Without depreciation
Depreciation is a useful way to think about the economic consequences of what we’ve already done, but if we want to compare new options to existing ones, it makes more sense to look at the fuel and operating costs, since those costs can still change. And those costs are all over the place. Even quite expensive new generation could pencil out immediately if it replaces very expensive GVEA generation, or the lesser used gas plants. But it would be significantly harder to match the current costs of the cheapest gas plants.
But the cost of those cheaper plants is also likely to go up.
With high/imported gas costs
Operating and fuel costs are a moving target. All costs will increase over time, but a major current driver is the Cook Inlet gas crisis. This is what the same data would look like if all natural gas cost $15/Mcf (current costs are around $8-10/Mcf, depending on utility). The weighted average would be around 14 cents per kilowatt hour, and likely higher when shifts in operating costs and other fuel costs are included.
Economic Dispatch
There’s been a lot of talk in recent years about “economic dispatch” on the Railbelt -- where plants would be turned on and used in the order of which is cheapest, rather than which utility owns them. Clearly, the plant costs vary wildly. And one study has shown around $42 million/year in potential benefits -- which is small compared to the overall cost of running the Railbelt (around $975 million), but still meaningful.

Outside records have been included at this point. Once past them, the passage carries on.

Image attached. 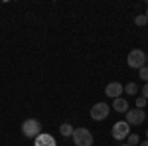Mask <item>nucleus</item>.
Returning <instances> with one entry per match:
<instances>
[{"instance_id": "obj_1", "label": "nucleus", "mask_w": 148, "mask_h": 146, "mask_svg": "<svg viewBox=\"0 0 148 146\" xmlns=\"http://www.w3.org/2000/svg\"><path fill=\"white\" fill-rule=\"evenodd\" d=\"M71 138H73V144L75 146H93V134L89 128H83V126L75 128Z\"/></svg>"}, {"instance_id": "obj_2", "label": "nucleus", "mask_w": 148, "mask_h": 146, "mask_svg": "<svg viewBox=\"0 0 148 146\" xmlns=\"http://www.w3.org/2000/svg\"><path fill=\"white\" fill-rule=\"evenodd\" d=\"M126 63L130 69H140L146 65V53L142 49H130L126 56Z\"/></svg>"}, {"instance_id": "obj_3", "label": "nucleus", "mask_w": 148, "mask_h": 146, "mask_svg": "<svg viewBox=\"0 0 148 146\" xmlns=\"http://www.w3.org/2000/svg\"><path fill=\"white\" fill-rule=\"evenodd\" d=\"M22 134L28 138H36L42 134V123L38 119H26L22 123Z\"/></svg>"}, {"instance_id": "obj_4", "label": "nucleus", "mask_w": 148, "mask_h": 146, "mask_svg": "<svg viewBox=\"0 0 148 146\" xmlns=\"http://www.w3.org/2000/svg\"><path fill=\"white\" fill-rule=\"evenodd\" d=\"M111 134H113L114 140H126V136L130 134V124L126 123V121H119V123L113 124V128H111Z\"/></svg>"}, {"instance_id": "obj_5", "label": "nucleus", "mask_w": 148, "mask_h": 146, "mask_svg": "<svg viewBox=\"0 0 148 146\" xmlns=\"http://www.w3.org/2000/svg\"><path fill=\"white\" fill-rule=\"evenodd\" d=\"M125 114H126V123L130 126H138V124H142L146 121V111L144 109H128Z\"/></svg>"}, {"instance_id": "obj_6", "label": "nucleus", "mask_w": 148, "mask_h": 146, "mask_svg": "<svg viewBox=\"0 0 148 146\" xmlns=\"http://www.w3.org/2000/svg\"><path fill=\"white\" fill-rule=\"evenodd\" d=\"M109 112H111V107L107 103H95L91 107V119L99 123V121H105L109 117Z\"/></svg>"}, {"instance_id": "obj_7", "label": "nucleus", "mask_w": 148, "mask_h": 146, "mask_svg": "<svg viewBox=\"0 0 148 146\" xmlns=\"http://www.w3.org/2000/svg\"><path fill=\"white\" fill-rule=\"evenodd\" d=\"M123 93H125V85H121V83H116V81L109 83V85L105 87V95L111 97V99H119Z\"/></svg>"}, {"instance_id": "obj_8", "label": "nucleus", "mask_w": 148, "mask_h": 146, "mask_svg": "<svg viewBox=\"0 0 148 146\" xmlns=\"http://www.w3.org/2000/svg\"><path fill=\"white\" fill-rule=\"evenodd\" d=\"M34 146H56V138H53L51 134L42 132L40 136H36V138H34Z\"/></svg>"}, {"instance_id": "obj_9", "label": "nucleus", "mask_w": 148, "mask_h": 146, "mask_svg": "<svg viewBox=\"0 0 148 146\" xmlns=\"http://www.w3.org/2000/svg\"><path fill=\"white\" fill-rule=\"evenodd\" d=\"M128 109H130V107H128V101H126L125 97L113 99V111H116V112H121V114H123V112H126Z\"/></svg>"}, {"instance_id": "obj_10", "label": "nucleus", "mask_w": 148, "mask_h": 146, "mask_svg": "<svg viewBox=\"0 0 148 146\" xmlns=\"http://www.w3.org/2000/svg\"><path fill=\"white\" fill-rule=\"evenodd\" d=\"M73 130H75V128H73L69 123H63L61 126H59V134H61V136H71V134H73Z\"/></svg>"}, {"instance_id": "obj_11", "label": "nucleus", "mask_w": 148, "mask_h": 146, "mask_svg": "<svg viewBox=\"0 0 148 146\" xmlns=\"http://www.w3.org/2000/svg\"><path fill=\"white\" fill-rule=\"evenodd\" d=\"M126 144L128 146H138L140 144V136L138 134H128L126 136Z\"/></svg>"}, {"instance_id": "obj_12", "label": "nucleus", "mask_w": 148, "mask_h": 146, "mask_svg": "<svg viewBox=\"0 0 148 146\" xmlns=\"http://www.w3.org/2000/svg\"><path fill=\"white\" fill-rule=\"evenodd\" d=\"M125 91H126V95H136V93H138V85H136V83H126Z\"/></svg>"}, {"instance_id": "obj_13", "label": "nucleus", "mask_w": 148, "mask_h": 146, "mask_svg": "<svg viewBox=\"0 0 148 146\" xmlns=\"http://www.w3.org/2000/svg\"><path fill=\"white\" fill-rule=\"evenodd\" d=\"M134 24H136V26H146V24H148L146 14H138L136 18H134Z\"/></svg>"}, {"instance_id": "obj_14", "label": "nucleus", "mask_w": 148, "mask_h": 146, "mask_svg": "<svg viewBox=\"0 0 148 146\" xmlns=\"http://www.w3.org/2000/svg\"><path fill=\"white\" fill-rule=\"evenodd\" d=\"M138 77L142 79V81H146V83H148V65H144V67L138 69Z\"/></svg>"}, {"instance_id": "obj_15", "label": "nucleus", "mask_w": 148, "mask_h": 146, "mask_svg": "<svg viewBox=\"0 0 148 146\" xmlns=\"http://www.w3.org/2000/svg\"><path fill=\"white\" fill-rule=\"evenodd\" d=\"M146 99H144V97H136V109H144V107H146Z\"/></svg>"}, {"instance_id": "obj_16", "label": "nucleus", "mask_w": 148, "mask_h": 146, "mask_svg": "<svg viewBox=\"0 0 148 146\" xmlns=\"http://www.w3.org/2000/svg\"><path fill=\"white\" fill-rule=\"evenodd\" d=\"M142 97L148 101V83H144V87H142Z\"/></svg>"}, {"instance_id": "obj_17", "label": "nucleus", "mask_w": 148, "mask_h": 146, "mask_svg": "<svg viewBox=\"0 0 148 146\" xmlns=\"http://www.w3.org/2000/svg\"><path fill=\"white\" fill-rule=\"evenodd\" d=\"M138 146H148V140H142V142H140Z\"/></svg>"}, {"instance_id": "obj_18", "label": "nucleus", "mask_w": 148, "mask_h": 146, "mask_svg": "<svg viewBox=\"0 0 148 146\" xmlns=\"http://www.w3.org/2000/svg\"><path fill=\"white\" fill-rule=\"evenodd\" d=\"M144 14H146V18H148V8H146V12H144Z\"/></svg>"}, {"instance_id": "obj_19", "label": "nucleus", "mask_w": 148, "mask_h": 146, "mask_svg": "<svg viewBox=\"0 0 148 146\" xmlns=\"http://www.w3.org/2000/svg\"><path fill=\"white\" fill-rule=\"evenodd\" d=\"M146 65H148V53H146Z\"/></svg>"}, {"instance_id": "obj_20", "label": "nucleus", "mask_w": 148, "mask_h": 146, "mask_svg": "<svg viewBox=\"0 0 148 146\" xmlns=\"http://www.w3.org/2000/svg\"><path fill=\"white\" fill-rule=\"evenodd\" d=\"M146 140H148V130H146Z\"/></svg>"}, {"instance_id": "obj_21", "label": "nucleus", "mask_w": 148, "mask_h": 146, "mask_svg": "<svg viewBox=\"0 0 148 146\" xmlns=\"http://www.w3.org/2000/svg\"><path fill=\"white\" fill-rule=\"evenodd\" d=\"M121 146H128V144H126V142H125V144H121Z\"/></svg>"}]
</instances>
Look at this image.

However most of these savings come from shifting some power production from expensive GVEA oil and coal plants to cheaper gas plants. That requires not just an organizational solution, but also a solution to the Cook Inlet gas crisis. If there’s no gas to spare (like today), none of that shifting can happen. If the gas is expensive (like in my final chart), the shifting will do much less good. Economic dispatch could set up a useful framework, but likely also requires different generation sources to have a major impact.
Data notes
Operating costs for each power plant are from RCA annual reports (FERC form 1). Purchased power and fuel costs for each plant are from the same annual reports or from quarterly COPA filings. Depreciation costs are from each utility’s most recent depreciation or cost of service study. I only included costs directly attributed to a specific power plant, which excludes interest payments for debt due to power plants, transmission, and any share of a utility’s more general costs. Most plants have been updated to 2025 values, but some are 2024 based on lagging annual reports from CEA and GVEA. Eva Creek hasn’t reported operating costs since 2022, so I used 2022 operating costs combined with 2024 depreciation and generation numbers.